◆ Stated goal A ◆
List every person named in the Boulder Creek trail account below.
◆ Stated goal B ◆
Reproduce word for word the part of the Boulder Creek trail account that opens with the words containing "We sauntered through" and closes with "the Lochsa River.".

◆ Extract provided ◆
· · · · · · ·

Apparently, 40% is betting odds for rain in the Lochsa. But there was nothing ominous about the clouds that sat low on the mountaintops and graced us with a light, steady rain as we gathered at the trailhead. Rather, it was enchanting to watch the wisps of cloud drift up from the river bottoms like lazy tendrils of smoke rising to the sky.
After a quick pic at the trailhead, we flipped up the hoods on our raincoats and hit the trail.
Boulder Creek Trail #211 is towards the back of the Wilderness Gateway Campground. You’ll pass the trailhead on your left but the parking area is a little ways up the road and around the bend. Signs will lead the way. There’s a privy and plenty of space for loading and unloading horses.
Once you’re on your way, the trail makes a brisk climb with a couple of switchbacks and then begins to level out. All in all, you’ll climb about 400 feet over a little less than a mile with the hardest part right at the beginning. From there, the trail is a smooth walk up the river.
We sauntered through Aspen tunnels, their bright yellow leaves thick upon the trail, and stopped to take panoramic photos every time the trail swept out around the slope of the mountain. The Western Larch ranged from vibrant yellow to neon green as it rose up the mountain side, and a light frost dusted the tops of the mountains. Boulder Creek tumbled along far below us on it’s way to the Lochsa River.
By the time we’d reached the Selway Bitterroot Wilderness boundary, near the half way point on the trail, blue skies were spilling over the mountaintops from the north, slowly washing the clouds away. We stripped off our rain coats and continued on to the junction with Trail #221 before stopping for lunch on a rock outcropping that gave us a little shelter from the cold wind.
From our lunch spot, the trail made a quick drop down to Boulder Creek. This late in the year, the creek was low enough to make the crossing fairly easy, but we still had to be careful on the wet rocks. Taking a spill in the cold water on a cold day would not have been fun!
The trail took us across an island in a wide spot of the creek, so we actually had to cross it twice. There is no specific way across the creek, you just have to scout out the way that feels best to you. A good option is to bring water shoes and simply wade across. It’ll be cold, but you can comfort yourself with the idea that you’re close to soaking in the hot springs anyway. And on the way out, the hike will warm you up.
Once across Boulder Creek, you’re a quarter mile or less away from the hot springs. The trail rises up through the thicker vegetations and denser trees of the northern slope. Slurping mud puddles covered the trail in numerous spots.
We emerged from the trees into a large clearing that sloped down from Stanley Hot Springs. Joe and Leslie headed straight for the water while Amanda and I set up camp first. There are several campsites complete with rock fire rings all around the hot springs. We filtered water from Huckleberry Creek which runs by on the far side of the clearing, and a small stream from the hot springs offered warm water for rinsing off our hands and dishes after dinner.

· · · · · · ·

◆ Entries provided ◆

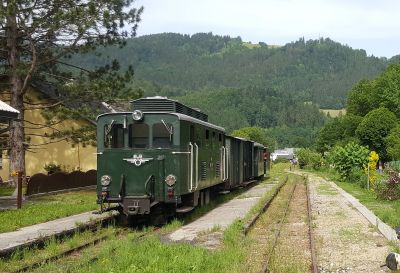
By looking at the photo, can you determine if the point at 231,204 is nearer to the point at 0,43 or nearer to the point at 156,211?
the point at 156,211

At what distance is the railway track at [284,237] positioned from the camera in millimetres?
10137

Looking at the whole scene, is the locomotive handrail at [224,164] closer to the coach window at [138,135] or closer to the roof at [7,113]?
the coach window at [138,135]

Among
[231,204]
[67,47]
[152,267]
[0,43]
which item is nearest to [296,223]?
[231,204]

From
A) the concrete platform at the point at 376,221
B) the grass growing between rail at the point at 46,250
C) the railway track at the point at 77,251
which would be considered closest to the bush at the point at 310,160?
the concrete platform at the point at 376,221

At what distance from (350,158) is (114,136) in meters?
26.2

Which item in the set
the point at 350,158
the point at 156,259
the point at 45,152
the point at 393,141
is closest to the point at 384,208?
the point at 156,259

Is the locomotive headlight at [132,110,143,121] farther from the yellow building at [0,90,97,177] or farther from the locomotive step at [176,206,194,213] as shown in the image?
the yellow building at [0,90,97,177]

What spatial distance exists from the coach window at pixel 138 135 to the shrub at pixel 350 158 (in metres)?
25.2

· · · · · · ·

◆ Answer A ◆
Joe, Leslie, Amanda

◆ Answer B ◆
We sauntered through Aspen tunnels, their bright yellow leaves thick upon the trail, and stopped to take panoramic photos every time the trail swept out around the slope of the mountain. The Western Larch ranged from vibrant yellow to neon green as it rose up the mountain side, and a light frost dusted the tops of the mountains. Boulder Creek tumbled along far below us on it’s way to the Lochsa River.